§ **Work request**: Each line starting at the one that contains "PRINCIPÎ DELLA SCIENZA" and ending at the one that contains "Management skills and" must be returned exactly, and the rest of the listing is left out.
□ □ □ □ □ □ □
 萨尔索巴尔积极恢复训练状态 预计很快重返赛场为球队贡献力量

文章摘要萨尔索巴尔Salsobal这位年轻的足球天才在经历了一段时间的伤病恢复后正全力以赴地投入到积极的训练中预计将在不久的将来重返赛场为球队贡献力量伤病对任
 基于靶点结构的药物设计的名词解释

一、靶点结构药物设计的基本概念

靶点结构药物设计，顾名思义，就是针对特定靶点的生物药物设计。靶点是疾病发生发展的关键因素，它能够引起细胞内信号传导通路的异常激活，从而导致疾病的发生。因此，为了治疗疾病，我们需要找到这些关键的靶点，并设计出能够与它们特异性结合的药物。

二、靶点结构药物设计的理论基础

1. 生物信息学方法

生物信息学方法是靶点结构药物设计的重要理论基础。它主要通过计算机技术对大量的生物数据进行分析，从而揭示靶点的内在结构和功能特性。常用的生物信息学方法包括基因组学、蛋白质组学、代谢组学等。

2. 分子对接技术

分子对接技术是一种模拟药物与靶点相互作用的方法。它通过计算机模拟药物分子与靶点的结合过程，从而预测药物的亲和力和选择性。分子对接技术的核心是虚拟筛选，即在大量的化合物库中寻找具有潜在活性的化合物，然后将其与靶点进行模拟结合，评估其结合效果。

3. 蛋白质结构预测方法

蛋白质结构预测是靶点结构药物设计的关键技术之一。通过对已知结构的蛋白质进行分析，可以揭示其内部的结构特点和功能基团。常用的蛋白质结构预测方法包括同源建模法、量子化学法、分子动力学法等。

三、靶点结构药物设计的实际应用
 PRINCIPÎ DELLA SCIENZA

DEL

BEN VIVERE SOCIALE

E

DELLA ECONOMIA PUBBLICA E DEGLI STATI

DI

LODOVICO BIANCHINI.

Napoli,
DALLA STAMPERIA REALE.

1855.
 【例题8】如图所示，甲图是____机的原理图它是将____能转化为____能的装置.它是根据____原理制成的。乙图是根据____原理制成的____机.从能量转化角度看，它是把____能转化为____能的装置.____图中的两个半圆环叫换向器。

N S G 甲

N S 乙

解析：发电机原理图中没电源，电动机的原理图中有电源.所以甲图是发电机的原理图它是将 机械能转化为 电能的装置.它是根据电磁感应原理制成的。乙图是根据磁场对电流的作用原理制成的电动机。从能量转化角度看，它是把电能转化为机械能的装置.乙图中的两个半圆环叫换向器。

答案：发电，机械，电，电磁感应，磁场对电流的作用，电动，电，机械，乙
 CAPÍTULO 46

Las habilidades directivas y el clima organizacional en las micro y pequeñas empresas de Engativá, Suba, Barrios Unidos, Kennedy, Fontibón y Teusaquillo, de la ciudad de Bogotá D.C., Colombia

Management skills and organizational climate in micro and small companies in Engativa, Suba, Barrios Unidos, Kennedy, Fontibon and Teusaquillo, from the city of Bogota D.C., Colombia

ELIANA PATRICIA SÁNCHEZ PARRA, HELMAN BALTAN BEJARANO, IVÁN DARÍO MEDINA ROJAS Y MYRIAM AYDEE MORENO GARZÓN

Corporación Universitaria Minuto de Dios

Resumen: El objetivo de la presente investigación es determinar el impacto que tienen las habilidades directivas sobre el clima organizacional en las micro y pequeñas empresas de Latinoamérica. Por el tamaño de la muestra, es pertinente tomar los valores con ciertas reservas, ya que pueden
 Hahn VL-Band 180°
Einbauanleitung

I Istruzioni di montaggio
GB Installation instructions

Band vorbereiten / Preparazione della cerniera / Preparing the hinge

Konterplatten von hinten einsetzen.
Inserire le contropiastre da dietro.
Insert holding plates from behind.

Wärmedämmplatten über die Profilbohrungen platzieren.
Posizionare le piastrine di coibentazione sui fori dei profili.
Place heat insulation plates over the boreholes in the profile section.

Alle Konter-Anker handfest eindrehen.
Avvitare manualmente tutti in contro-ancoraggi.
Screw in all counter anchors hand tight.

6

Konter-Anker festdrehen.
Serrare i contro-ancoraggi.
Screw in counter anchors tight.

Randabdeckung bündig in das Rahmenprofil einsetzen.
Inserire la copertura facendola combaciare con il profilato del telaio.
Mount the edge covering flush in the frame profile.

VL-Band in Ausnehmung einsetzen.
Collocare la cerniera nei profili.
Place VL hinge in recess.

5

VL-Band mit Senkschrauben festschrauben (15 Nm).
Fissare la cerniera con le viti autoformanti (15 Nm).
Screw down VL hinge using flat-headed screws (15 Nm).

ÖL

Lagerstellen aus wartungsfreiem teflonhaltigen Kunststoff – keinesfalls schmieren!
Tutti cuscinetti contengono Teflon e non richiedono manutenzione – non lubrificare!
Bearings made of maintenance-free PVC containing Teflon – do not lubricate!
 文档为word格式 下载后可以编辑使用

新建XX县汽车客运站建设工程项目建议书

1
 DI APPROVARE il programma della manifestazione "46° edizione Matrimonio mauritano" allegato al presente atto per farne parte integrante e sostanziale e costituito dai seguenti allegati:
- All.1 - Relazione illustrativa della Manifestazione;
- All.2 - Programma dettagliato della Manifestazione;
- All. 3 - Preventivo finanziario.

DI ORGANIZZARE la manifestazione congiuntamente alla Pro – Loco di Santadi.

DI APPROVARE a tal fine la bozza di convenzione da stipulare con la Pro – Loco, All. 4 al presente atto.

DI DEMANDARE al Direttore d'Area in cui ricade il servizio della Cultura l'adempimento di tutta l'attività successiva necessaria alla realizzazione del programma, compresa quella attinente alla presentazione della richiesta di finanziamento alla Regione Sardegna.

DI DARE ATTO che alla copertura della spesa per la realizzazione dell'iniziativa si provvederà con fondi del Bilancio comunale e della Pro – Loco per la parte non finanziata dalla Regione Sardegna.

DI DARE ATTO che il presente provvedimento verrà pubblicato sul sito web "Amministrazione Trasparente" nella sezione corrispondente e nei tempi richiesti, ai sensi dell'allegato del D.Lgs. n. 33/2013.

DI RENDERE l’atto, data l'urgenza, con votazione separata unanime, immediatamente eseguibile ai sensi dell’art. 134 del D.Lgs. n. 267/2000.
□ □ □ □ □ □ □
§ **The answer**:
 PRINCIPÎ DELLA SCIENZA

DEL

BEN VIVERE SOCIALE

E

DELLA ECONOMIA PUBBLICA E DEGLI STATI

DI

LODOVICO BIANCHINI.

Napoli,
DALLA STAMPERIA REALE.

1855.
 【例题8】如图所示，甲图是____机的原理图它是将____能转化为____能的装置.它是根据____原理制成的。乙图是根据____原理制成的____机.从能量转化角度看，它是把____能转化为____能的装置.____图中的两个半圆环叫换向器。

N S G 甲

N S 乙

解析：发电机原理图中没电源，电动机的原理图中有电源.所以甲图是发电机的原理图它是将 机械能转化为 电能的装置.它是根据电磁感应原理制成的。乙图是根据磁场对电流的作用原理制成的电动机。从能量转化角度看，它是把电能转化为机械能的装置.乙图中的两个半圆环叫换向器。

答案：发电，机械，电，电磁感应，磁场对电流的作用，电动，电，机械，乙
 CAPÍTULO 46

Las habilidades directivas y el clima organizacional en las micro y pequeñas empresas de Engativá, Suba, Barrios Unidos, Kennedy, Fontibón y Teusaquillo, de la ciudad de Bogotá D.C., Colombia

Management skills and organizational climate in micro and small companies in Engativa, Suba, Barrios Unidos, Kennedy, Fontibon and Teusaquillo, from the city of Bogota D.C., Colombia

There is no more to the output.